══ 閱讀文本 ══

移民澳洲前很少機會吃越南菜。布里斯本有不少越南人開餐館,做得不錯,也很有口碑。因此也愛上越南館子。越南菜多下香料,又喜用魚露。這款香茅豬扒味香甜,送飯或湯麵最是頂瓜瓜。今天嘗試自己親手泡製,味道跟在越南餐館吃的不相上下,很是滿意呢。
這個食譜簡單易做,味道剛剛好 Yummy~
材料 Ingredients:
豬扒4塊 (4 pork chops, about 350g)
香茅 1 枝(拍鬆,切碎)(a spring of lemongrass, pressed and minced)
蒜肉2粒(剁爛成蓉)(2 braids of garlic, chopped)
乾蔥2粒(切片)(2 shallots, sliced)
紅椒粒、蔥粒各酌量(some diced chili and spring onion)
薄荷葉(即香花菜,少許伴碟)(如不喜歡可不用)(peppermint for garnish)
醃料 Marinade:
生抽1湯匙(1 tablespoon light soya sauce)
糖 1/3茶匙(1/3 teaspoon sugar)
鹽1/8茶匙(1/8 salt)
青檸汁1/2湯匙(可使肉質鬆軟)(1/2 tablespoon lime juice)
生粉1/2湯匙(1/2 tablespoon corn flour)
調味料 Seasoning:
魚露1湯匙(1 tablespoon spicy fish sauce)
糖2/3茶匙(2/3 teaspoon sugar)
麻油、胡椒粉各少許(a dash of sesame oil; a few shakes of pepper)
做法:
1. 豬扒洗凈,用廚房紙抹乾。用刀背略為拍鬆,加入醃料及香茅碎拌勻,醃約45至60分鐘,隨即放入燒熱的煎鑊中,把豬扒煎熟及表面金黃色,取出並吸乾油份,待用。

═══

▸ **題目**
將香茅豬扒食譜中從「生粉1/2湯匙(1/2 tablespoon corn」到「黃色,取出並吸乾油份,待用。」的文字逐字照抄。

══ 已知資料 ══

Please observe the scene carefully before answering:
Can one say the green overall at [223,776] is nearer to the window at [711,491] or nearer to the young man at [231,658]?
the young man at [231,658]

═══

▸ **解答**
生粉1/2湯匙(1/2 tablespoon corn flour)
調味料 Seasoning:
魚露1湯匙(1 tablespoon spicy fish sauce)
糖2/3茶匙(2/3 teaspoon sugar)
麻油、胡椒粉各少許(a dash of sesame oil; a few shakes of pepper)
做法:
1. 豬扒洗凈,用廚房紙抹乾。用刀背略為拍鬆,加入醃料及香茅碎拌勻,醃約45至60分鐘,隨即放入燒熱的煎鑊中,把豬扒煎熟及表面金黃色,取出並吸乾油份,待用。